Di fatto con questa enciclica il Pontefice fa passare l’idea di un’Intelligenza artificiale “buona” contrapposta ad una cattiva, un’algor-etica in antitesi ad un’algocrazia malvagia, lanciando un messaggio tanto chimerico quanto fuorviante sulla possibilità di  un’IA etica con quale poter “edificare la città dove Dio e l’umanità abitano insieme”. Quindi ne dobbiamo forse dedurre che Anthropic, invitata a sedersi accanto al papa nell’Aula del Sinodo, secondo il Vaticano, incarni l’IA buona?

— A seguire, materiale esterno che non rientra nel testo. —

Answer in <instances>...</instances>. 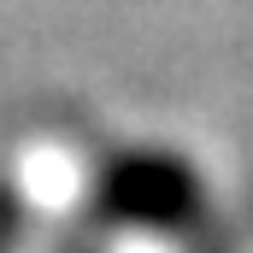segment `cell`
<instances>
[{
  "label": "cell",
  "instance_id": "6da1fadb",
  "mask_svg": "<svg viewBox=\"0 0 253 253\" xmlns=\"http://www.w3.org/2000/svg\"><path fill=\"white\" fill-rule=\"evenodd\" d=\"M106 200H112V212H124L135 224H141V218L171 224L177 212H194V177L177 159H165V153H135L124 165H112Z\"/></svg>",
  "mask_w": 253,
  "mask_h": 253
}]
</instances>
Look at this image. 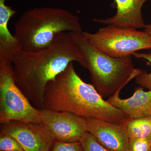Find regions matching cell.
Returning <instances> with one entry per match:
<instances>
[{
    "mask_svg": "<svg viewBox=\"0 0 151 151\" xmlns=\"http://www.w3.org/2000/svg\"><path fill=\"white\" fill-rule=\"evenodd\" d=\"M11 121L42 123L39 109L16 84L12 64L0 63V123Z\"/></svg>",
    "mask_w": 151,
    "mask_h": 151,
    "instance_id": "8992f818",
    "label": "cell"
},
{
    "mask_svg": "<svg viewBox=\"0 0 151 151\" xmlns=\"http://www.w3.org/2000/svg\"><path fill=\"white\" fill-rule=\"evenodd\" d=\"M83 147V151H111L101 145L88 132L85 133L79 139Z\"/></svg>",
    "mask_w": 151,
    "mask_h": 151,
    "instance_id": "5bb4252c",
    "label": "cell"
},
{
    "mask_svg": "<svg viewBox=\"0 0 151 151\" xmlns=\"http://www.w3.org/2000/svg\"><path fill=\"white\" fill-rule=\"evenodd\" d=\"M42 123L51 132L56 140L78 142L87 132L86 119L73 113L41 109Z\"/></svg>",
    "mask_w": 151,
    "mask_h": 151,
    "instance_id": "ba28073f",
    "label": "cell"
},
{
    "mask_svg": "<svg viewBox=\"0 0 151 151\" xmlns=\"http://www.w3.org/2000/svg\"><path fill=\"white\" fill-rule=\"evenodd\" d=\"M0 150H24L16 139L9 135L0 134Z\"/></svg>",
    "mask_w": 151,
    "mask_h": 151,
    "instance_id": "2e32d148",
    "label": "cell"
},
{
    "mask_svg": "<svg viewBox=\"0 0 151 151\" xmlns=\"http://www.w3.org/2000/svg\"><path fill=\"white\" fill-rule=\"evenodd\" d=\"M82 34L93 46L113 57L132 56L139 50L151 49L150 37L136 29L108 25L94 33Z\"/></svg>",
    "mask_w": 151,
    "mask_h": 151,
    "instance_id": "5b68a950",
    "label": "cell"
},
{
    "mask_svg": "<svg viewBox=\"0 0 151 151\" xmlns=\"http://www.w3.org/2000/svg\"><path fill=\"white\" fill-rule=\"evenodd\" d=\"M147 0H114L117 12L116 14L105 19H93L98 23L121 27L145 29L146 25L142 9Z\"/></svg>",
    "mask_w": 151,
    "mask_h": 151,
    "instance_id": "30bf717a",
    "label": "cell"
},
{
    "mask_svg": "<svg viewBox=\"0 0 151 151\" xmlns=\"http://www.w3.org/2000/svg\"><path fill=\"white\" fill-rule=\"evenodd\" d=\"M1 134L14 138L25 151H50L56 140L42 123L11 121L1 124Z\"/></svg>",
    "mask_w": 151,
    "mask_h": 151,
    "instance_id": "52a82bcc",
    "label": "cell"
},
{
    "mask_svg": "<svg viewBox=\"0 0 151 151\" xmlns=\"http://www.w3.org/2000/svg\"><path fill=\"white\" fill-rule=\"evenodd\" d=\"M125 125L129 140L151 135V116L129 119Z\"/></svg>",
    "mask_w": 151,
    "mask_h": 151,
    "instance_id": "7c38bea8",
    "label": "cell"
},
{
    "mask_svg": "<svg viewBox=\"0 0 151 151\" xmlns=\"http://www.w3.org/2000/svg\"><path fill=\"white\" fill-rule=\"evenodd\" d=\"M0 151H25L24 150H7V151L0 150Z\"/></svg>",
    "mask_w": 151,
    "mask_h": 151,
    "instance_id": "d6986e66",
    "label": "cell"
},
{
    "mask_svg": "<svg viewBox=\"0 0 151 151\" xmlns=\"http://www.w3.org/2000/svg\"><path fill=\"white\" fill-rule=\"evenodd\" d=\"M73 61L85 68V59L71 32L61 33L48 47L36 51L21 50L15 56V81L35 108L43 109L46 85Z\"/></svg>",
    "mask_w": 151,
    "mask_h": 151,
    "instance_id": "6da1fadb",
    "label": "cell"
},
{
    "mask_svg": "<svg viewBox=\"0 0 151 151\" xmlns=\"http://www.w3.org/2000/svg\"><path fill=\"white\" fill-rule=\"evenodd\" d=\"M70 32L85 59L92 85L102 97L122 90L142 71L134 68L132 56L113 57L93 46L82 32Z\"/></svg>",
    "mask_w": 151,
    "mask_h": 151,
    "instance_id": "277c9868",
    "label": "cell"
},
{
    "mask_svg": "<svg viewBox=\"0 0 151 151\" xmlns=\"http://www.w3.org/2000/svg\"><path fill=\"white\" fill-rule=\"evenodd\" d=\"M87 132L111 151H127L129 139L125 124H117L100 119H86Z\"/></svg>",
    "mask_w": 151,
    "mask_h": 151,
    "instance_id": "9c48e42d",
    "label": "cell"
},
{
    "mask_svg": "<svg viewBox=\"0 0 151 151\" xmlns=\"http://www.w3.org/2000/svg\"><path fill=\"white\" fill-rule=\"evenodd\" d=\"M145 31L151 38V24L147 25L145 28Z\"/></svg>",
    "mask_w": 151,
    "mask_h": 151,
    "instance_id": "ac0fdd59",
    "label": "cell"
},
{
    "mask_svg": "<svg viewBox=\"0 0 151 151\" xmlns=\"http://www.w3.org/2000/svg\"><path fill=\"white\" fill-rule=\"evenodd\" d=\"M65 32H83L78 17L63 9L35 8L20 17L14 35L22 50L32 52L50 46L58 34Z\"/></svg>",
    "mask_w": 151,
    "mask_h": 151,
    "instance_id": "3957f363",
    "label": "cell"
},
{
    "mask_svg": "<svg viewBox=\"0 0 151 151\" xmlns=\"http://www.w3.org/2000/svg\"><path fill=\"white\" fill-rule=\"evenodd\" d=\"M121 91L109 97L107 102L124 112L129 119L151 116V90L145 91L144 87H137L132 97L125 99L119 97Z\"/></svg>",
    "mask_w": 151,
    "mask_h": 151,
    "instance_id": "8fae6325",
    "label": "cell"
},
{
    "mask_svg": "<svg viewBox=\"0 0 151 151\" xmlns=\"http://www.w3.org/2000/svg\"><path fill=\"white\" fill-rule=\"evenodd\" d=\"M127 151H151V135L129 140Z\"/></svg>",
    "mask_w": 151,
    "mask_h": 151,
    "instance_id": "9a60e30c",
    "label": "cell"
},
{
    "mask_svg": "<svg viewBox=\"0 0 151 151\" xmlns=\"http://www.w3.org/2000/svg\"><path fill=\"white\" fill-rule=\"evenodd\" d=\"M133 56L138 58L147 60L151 65V53L135 52ZM136 81L141 86L151 90V73H147L145 70H142L136 77Z\"/></svg>",
    "mask_w": 151,
    "mask_h": 151,
    "instance_id": "4fadbf2b",
    "label": "cell"
},
{
    "mask_svg": "<svg viewBox=\"0 0 151 151\" xmlns=\"http://www.w3.org/2000/svg\"><path fill=\"white\" fill-rule=\"evenodd\" d=\"M50 151H83V148L79 141L65 142L55 140Z\"/></svg>",
    "mask_w": 151,
    "mask_h": 151,
    "instance_id": "e0dca14e",
    "label": "cell"
},
{
    "mask_svg": "<svg viewBox=\"0 0 151 151\" xmlns=\"http://www.w3.org/2000/svg\"><path fill=\"white\" fill-rule=\"evenodd\" d=\"M43 105L46 110L115 124H125L129 119L124 112L104 100L93 85L84 82L76 73L73 63L46 85Z\"/></svg>",
    "mask_w": 151,
    "mask_h": 151,
    "instance_id": "7a4b0ae2",
    "label": "cell"
}]
</instances>
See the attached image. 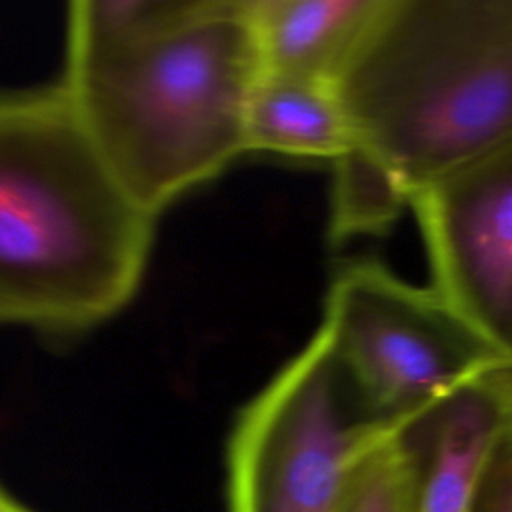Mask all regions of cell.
Here are the masks:
<instances>
[{
  "label": "cell",
  "mask_w": 512,
  "mask_h": 512,
  "mask_svg": "<svg viewBox=\"0 0 512 512\" xmlns=\"http://www.w3.org/2000/svg\"><path fill=\"white\" fill-rule=\"evenodd\" d=\"M0 512H34L0 484Z\"/></svg>",
  "instance_id": "cell-11"
},
{
  "label": "cell",
  "mask_w": 512,
  "mask_h": 512,
  "mask_svg": "<svg viewBox=\"0 0 512 512\" xmlns=\"http://www.w3.org/2000/svg\"><path fill=\"white\" fill-rule=\"evenodd\" d=\"M436 288L512 366V142L420 192Z\"/></svg>",
  "instance_id": "cell-6"
},
{
  "label": "cell",
  "mask_w": 512,
  "mask_h": 512,
  "mask_svg": "<svg viewBox=\"0 0 512 512\" xmlns=\"http://www.w3.org/2000/svg\"><path fill=\"white\" fill-rule=\"evenodd\" d=\"M394 426L320 326L238 412L226 512H336L356 458Z\"/></svg>",
  "instance_id": "cell-4"
},
{
  "label": "cell",
  "mask_w": 512,
  "mask_h": 512,
  "mask_svg": "<svg viewBox=\"0 0 512 512\" xmlns=\"http://www.w3.org/2000/svg\"><path fill=\"white\" fill-rule=\"evenodd\" d=\"M334 92L350 150L412 204L512 142V0H382Z\"/></svg>",
  "instance_id": "cell-2"
},
{
  "label": "cell",
  "mask_w": 512,
  "mask_h": 512,
  "mask_svg": "<svg viewBox=\"0 0 512 512\" xmlns=\"http://www.w3.org/2000/svg\"><path fill=\"white\" fill-rule=\"evenodd\" d=\"M382 0H248L262 72L334 86Z\"/></svg>",
  "instance_id": "cell-7"
},
{
  "label": "cell",
  "mask_w": 512,
  "mask_h": 512,
  "mask_svg": "<svg viewBox=\"0 0 512 512\" xmlns=\"http://www.w3.org/2000/svg\"><path fill=\"white\" fill-rule=\"evenodd\" d=\"M462 512H512V434L488 454Z\"/></svg>",
  "instance_id": "cell-10"
},
{
  "label": "cell",
  "mask_w": 512,
  "mask_h": 512,
  "mask_svg": "<svg viewBox=\"0 0 512 512\" xmlns=\"http://www.w3.org/2000/svg\"><path fill=\"white\" fill-rule=\"evenodd\" d=\"M350 146L334 86L262 72L246 112L248 152L334 164Z\"/></svg>",
  "instance_id": "cell-8"
},
{
  "label": "cell",
  "mask_w": 512,
  "mask_h": 512,
  "mask_svg": "<svg viewBox=\"0 0 512 512\" xmlns=\"http://www.w3.org/2000/svg\"><path fill=\"white\" fill-rule=\"evenodd\" d=\"M154 222L62 84L0 92V324L76 334L112 318L142 282Z\"/></svg>",
  "instance_id": "cell-1"
},
{
  "label": "cell",
  "mask_w": 512,
  "mask_h": 512,
  "mask_svg": "<svg viewBox=\"0 0 512 512\" xmlns=\"http://www.w3.org/2000/svg\"><path fill=\"white\" fill-rule=\"evenodd\" d=\"M322 328L394 424L480 370L504 364L436 288L414 286L372 260L336 272Z\"/></svg>",
  "instance_id": "cell-5"
},
{
  "label": "cell",
  "mask_w": 512,
  "mask_h": 512,
  "mask_svg": "<svg viewBox=\"0 0 512 512\" xmlns=\"http://www.w3.org/2000/svg\"><path fill=\"white\" fill-rule=\"evenodd\" d=\"M260 76L248 0H190L162 30L66 64L60 84L110 174L156 218L248 152Z\"/></svg>",
  "instance_id": "cell-3"
},
{
  "label": "cell",
  "mask_w": 512,
  "mask_h": 512,
  "mask_svg": "<svg viewBox=\"0 0 512 512\" xmlns=\"http://www.w3.org/2000/svg\"><path fill=\"white\" fill-rule=\"evenodd\" d=\"M330 196V238L382 234L410 206L400 188L362 154L348 150L334 164Z\"/></svg>",
  "instance_id": "cell-9"
}]
</instances>
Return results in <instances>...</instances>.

Eppure il Vaticano non può ignorare che il Pentagono ha utilizzato il modello di Intelligenza artificiale Claude di Anthropic per operazioni di intelligence e individuazione di obiettivi durante operazioni militari in Medio Oriente, né può ignorare che il modello Claude di Anthropic è stato usato nell’operazione militare che ha portato alla cattura dell’ex presidente venezuelano Nicolos Maduro, né essere all’oscuro del fatto la BCE ha convocato i massimi rappresentanti degli istituti di credito europei per un vertice d’urgenza sui rischi legati a Claude Mythos, un  modello di IA sviluppato da Anthropic in grado di individuare e sfruttare le vulnerabilità del software con una velocità senza precedenti; né può non essere a conoscenza del fatto che Anthropic a luglio 2025 ha sottoscritto contratti plurimiliardiari (200 milioni di dollari) con il Pentagono per integrare i modelli Claude su reti governative. È vero che sei mesi dopo quel contratto c’è stata una rottura, in quanto il Pentagono chiedeva pieno controllo sull’AI per uso in operazioni militari, sviluppo di armamenti e operazioni sul campo di battaglia mentre Anthropic aveva posto due linee rosse: la sorveglianza di massa dei cittadini americani e le armi completamente autonome. Insomma Anthropic non è Palantir, ma farne un alleato nell’edificazione della “città in cui Dio e gli uomini abitano insieme” è un  paradosso.

Da una Chiesa che vuole salvaguardare l’umanità ci saremmo aspettati la richiesta di uno stop all’IA o quanto meno una moratoria globale in grado di dare forza ad un movimento per cercare di fermare l’IA e non un’operazione di Vatican washing volta a creare l’illusione di un’IA umana e così sdoganare in modo edulcorato quello che in realtà è spaventosamente disumano. D’altra parte esistono numerosi appelli di ricercatori e studiosi che a più riprese hanno chiesto una moratoria,  e tantissimi sono i movimenti come stop 5G, stop data center, stop città Ztl, nonché varie realtà di livello nazionale e internazionale che chiedono di bloccare tutta l’operazione etero diretta dai padroni del mondo. Ma la Chiesa evidentemente ha altri progetti. Papa Fancesco nel 2021 ha istituito RenAIssance Foundation, che si occupa di promuovere una riflessione etica e antropologica sull’impatto delle nuove tecnologie, con un focus particolare sull’intelligenza artificiale. A gennaio 2024, il francescano padre Paolo Benanti, esperto di etica delle tecnologie, è stato presidente della Commissione sull’Intelligenza Artificiale per l’Informazione, in sostituzione del dimissionario Giuliano Amato. Prevost ha gli strumenti per chiedere di fermare l’IA, ma non lo fa. Preferisce allearsi con chi la sviluppa.